Action item: Which of the lines in the data mention the string "yang"? List them all.

(Records contained in a dataset)
[Start of section]

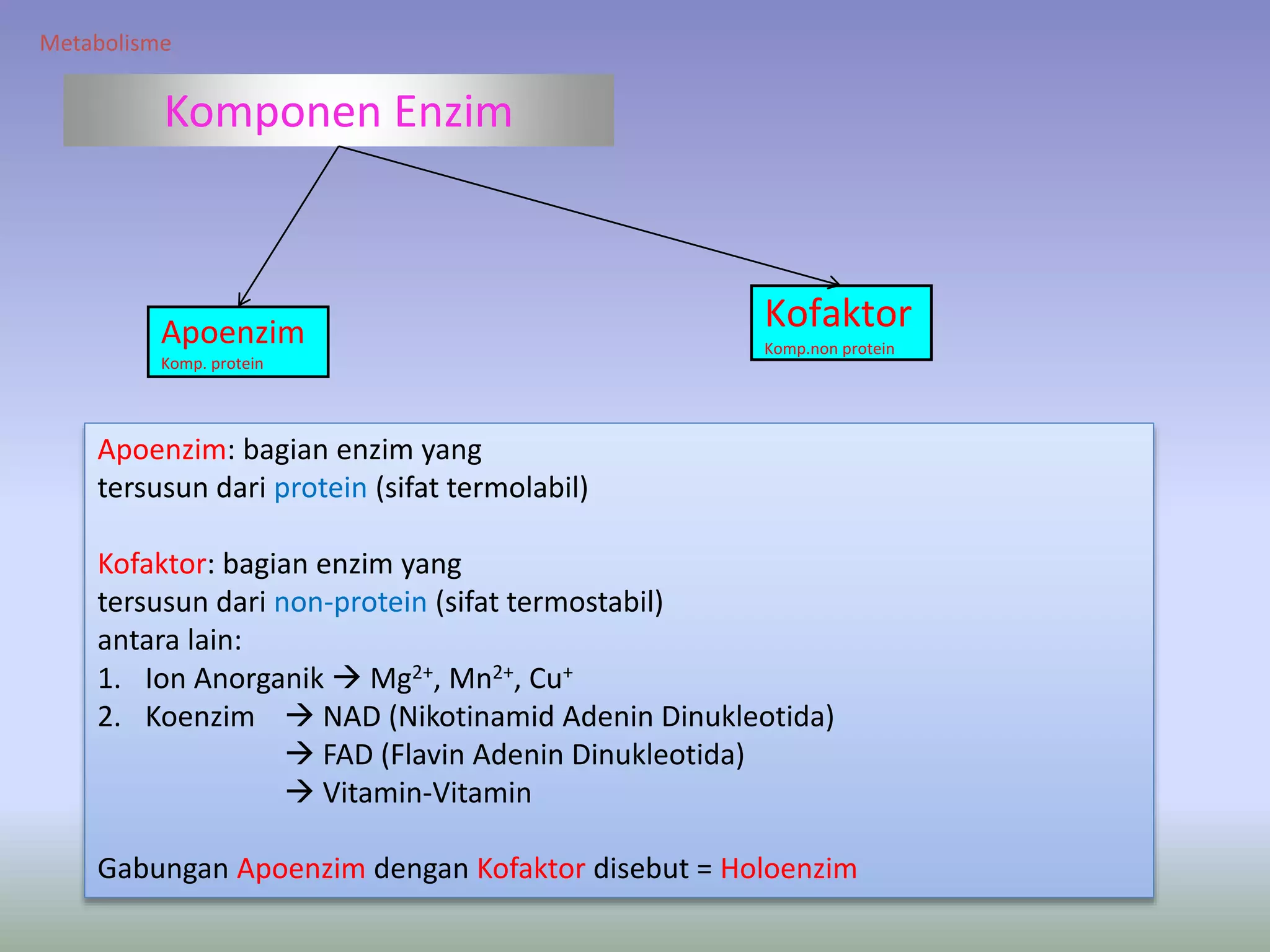 Metabolisme

Komponen Enzim

Apoenzim
Komp. protein

Kofaktor
Komp.non protein

Apoenzim: bagian enzim yang tersusun dari protein (sifat termolabil)

Kofaktor: bagian enzim yang tersusun dari non-protein (sifat termostabil)
antara lain:
1. Ion Anorganik → $Mg^{2+}$, $Mn^{2+}$, $Cu^{+}$
2. Koenzim → NAD (Nikotinamid Adenin Dinukleotida)
→ FAD (Flavin Adenin Dinukleotida)
→ Vitamin-Vitamin

Gabungan Apoenzim dengan Kofaktor disebut = Holoenzim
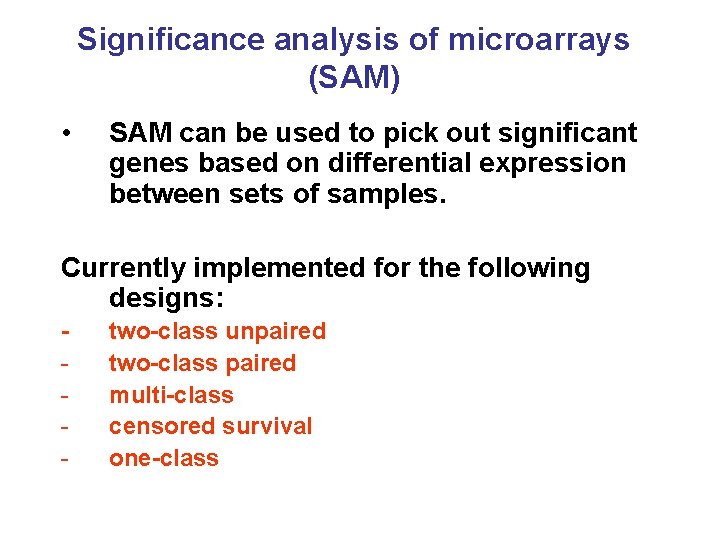 Significance analysis of microarrays (SAM)

• SAM can be used to pick out significant genes based on differential expression between sets of samples.

Currently implemented for the following designs:
- two-class unpaired
- two-class paired
- multi-class
- censored survival
- one-class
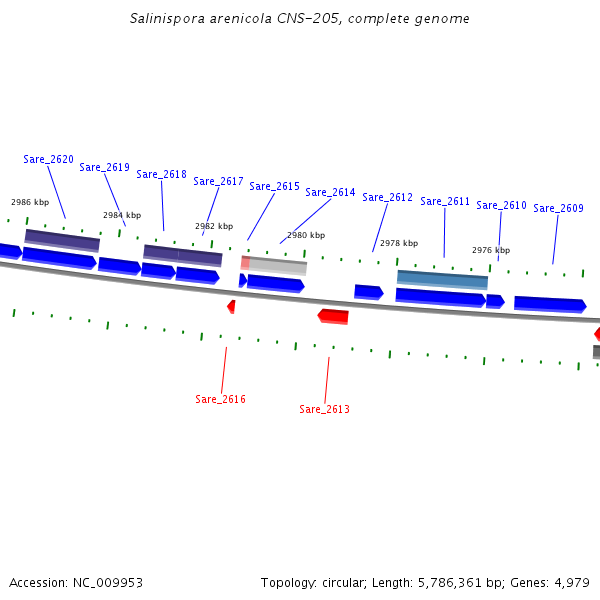 Salinispora arenicola CNS-205, complete genome

Sare_2620
Sare_2619
Sare_2618
Sare_2617
Sare_2615
Sare_2614
Sare_2612
Sare_2611
Sare_2610
Sare_2609

2986 kbp
2984 kbp
2982 kbp
2980 kbp
2978 kbp
2976 kbp

Sare_2616
Sare_2613

Accession: NC_009953
Topology: circular; Length: 5,786,361 bp; Genes: 4,979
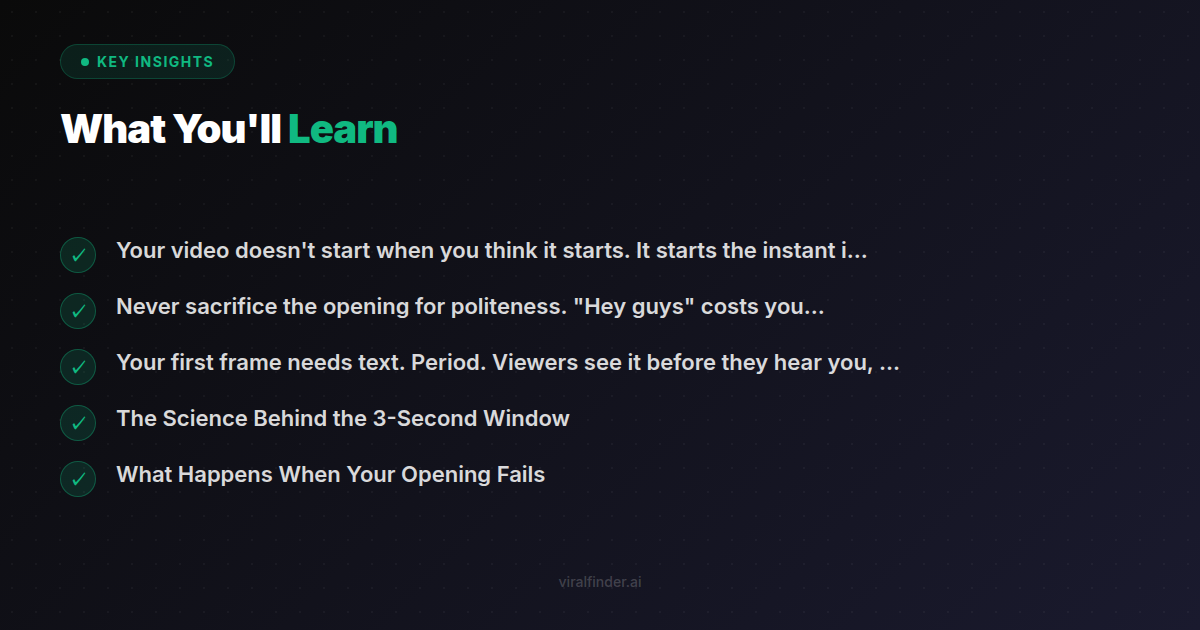 KEY INSIGHTS

What You'll Learn

✓ Your video doesn't start when you think it starts. It starts the instant i...

✓ Never sacrifice the opening for politeness. "Hey guys" costs you...

✓ Your first frame needs text. Period. Viewers see it before they hear you, ...

✓ The Science Behind the 3-Second Window

✓ What Happens When Your Opening Fails

viralfinder.ai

[End of section]

Exercise answer:
Apoenzim: bagian enzim yang tersusun dari protein (sifat termolabil)
Kofaktor: bagian enzim yang tersusun dari non-protein (sifat termostabil)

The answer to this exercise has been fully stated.